**Exercise**
Scan the entries below for the word "frame" and copy every line where it turns up.

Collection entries
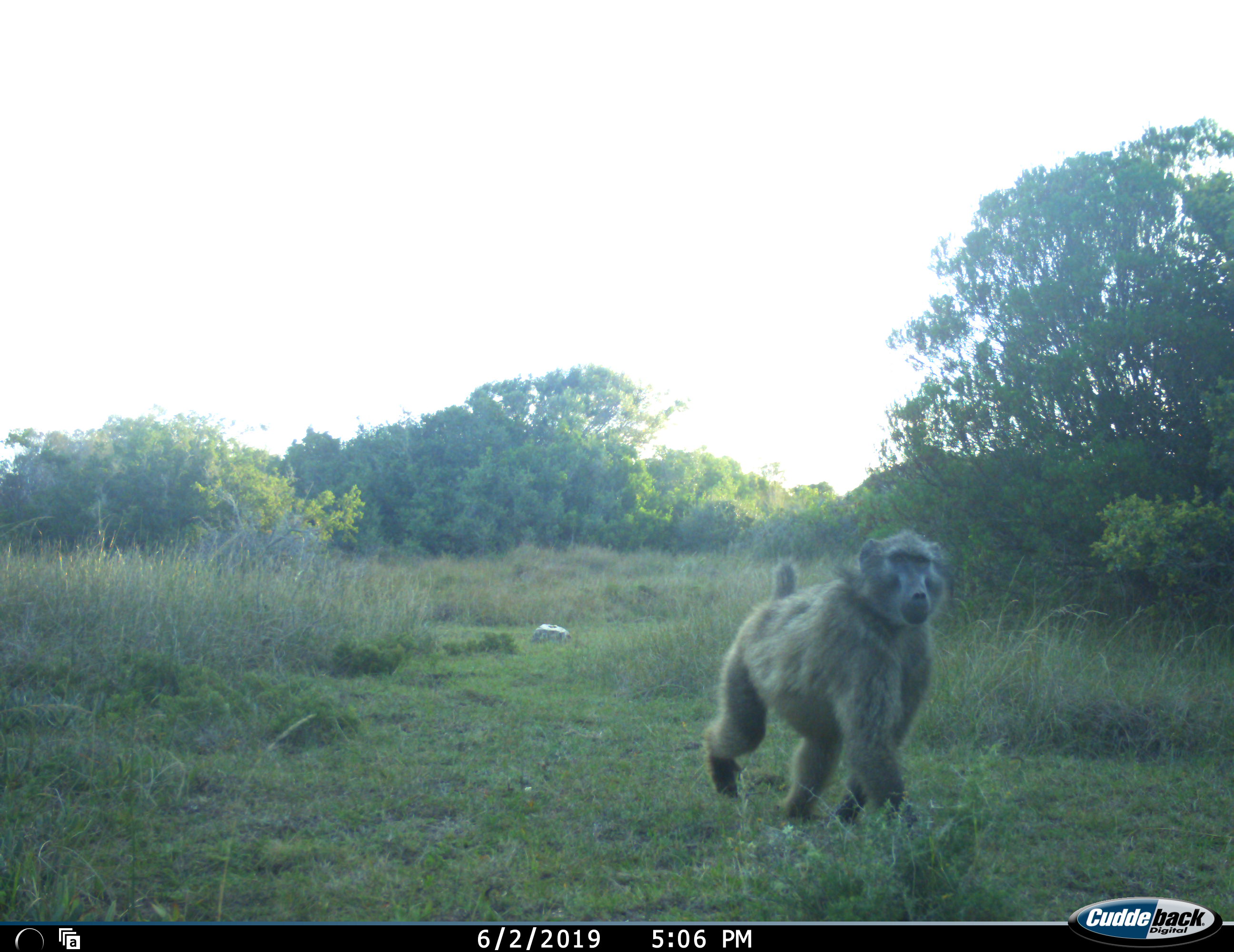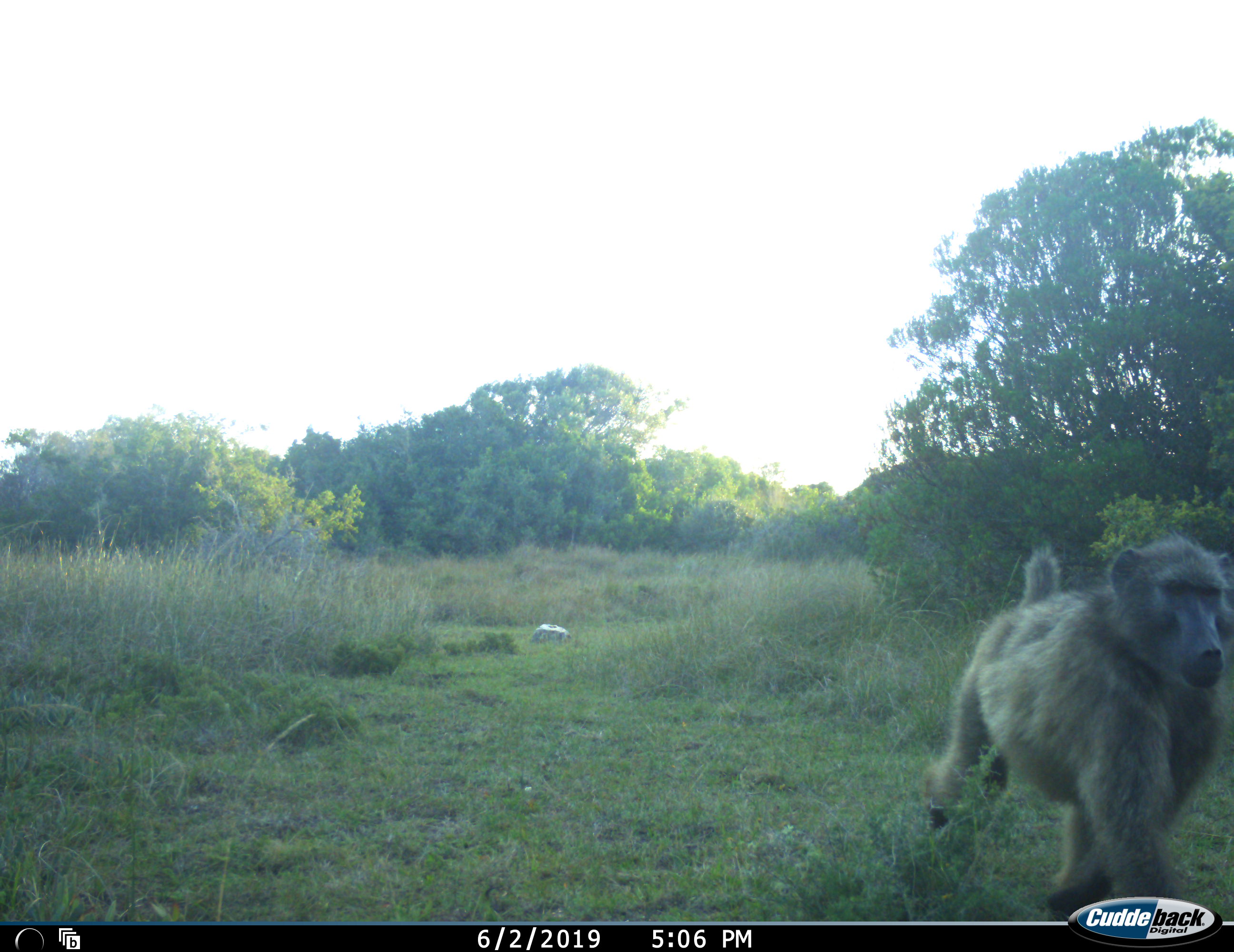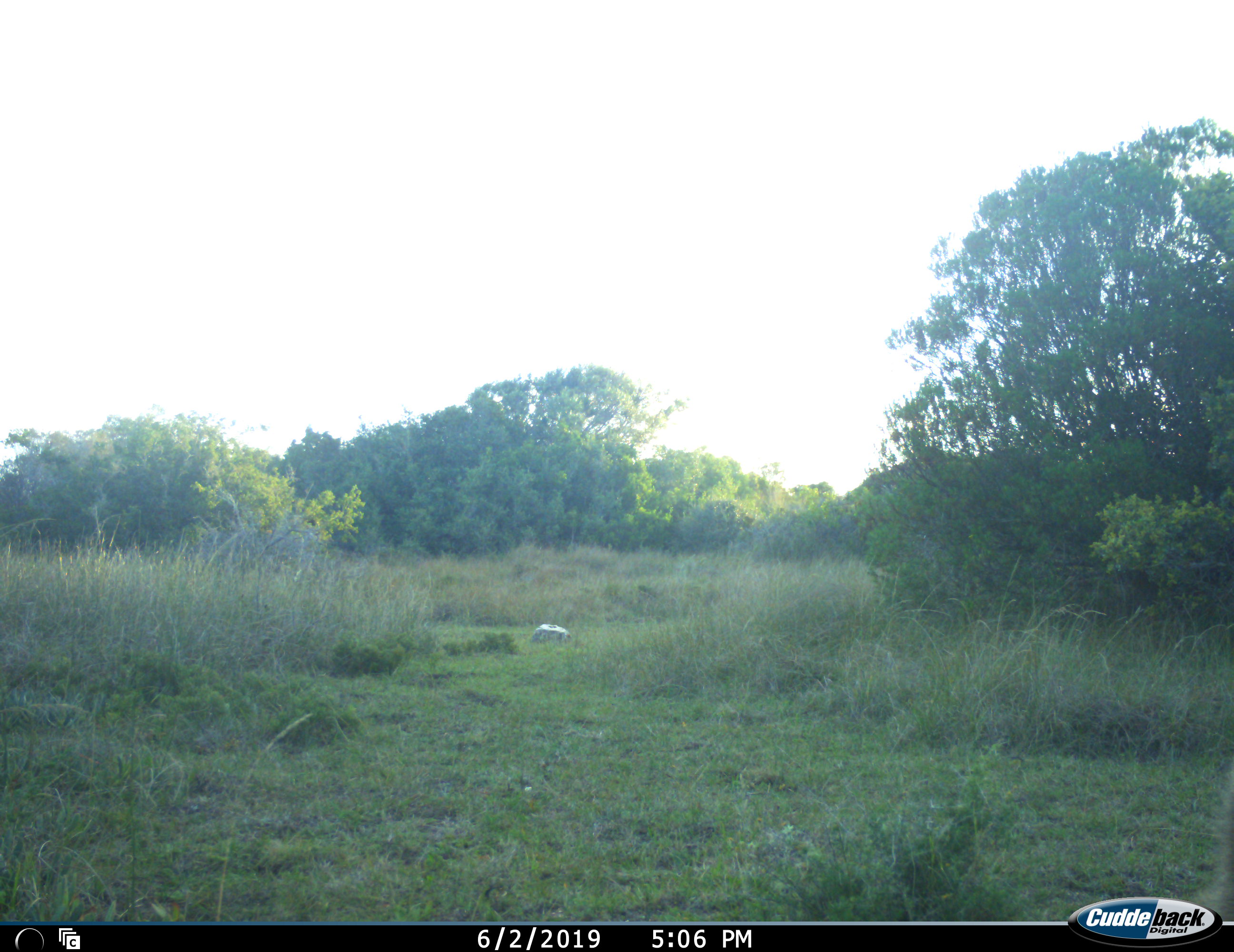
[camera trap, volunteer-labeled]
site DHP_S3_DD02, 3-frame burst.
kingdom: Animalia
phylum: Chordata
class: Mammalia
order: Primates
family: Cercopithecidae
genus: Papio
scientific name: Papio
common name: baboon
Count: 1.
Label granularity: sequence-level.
--
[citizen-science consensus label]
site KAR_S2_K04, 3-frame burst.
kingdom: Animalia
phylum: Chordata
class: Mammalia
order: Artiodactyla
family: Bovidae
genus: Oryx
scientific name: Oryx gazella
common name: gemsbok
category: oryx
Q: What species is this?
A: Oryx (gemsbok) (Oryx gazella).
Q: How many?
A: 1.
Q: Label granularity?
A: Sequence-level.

**Task result**
site DHP_S3_DD02, 3-frame burst.
site KAR_S2_K04, 3-frame burst.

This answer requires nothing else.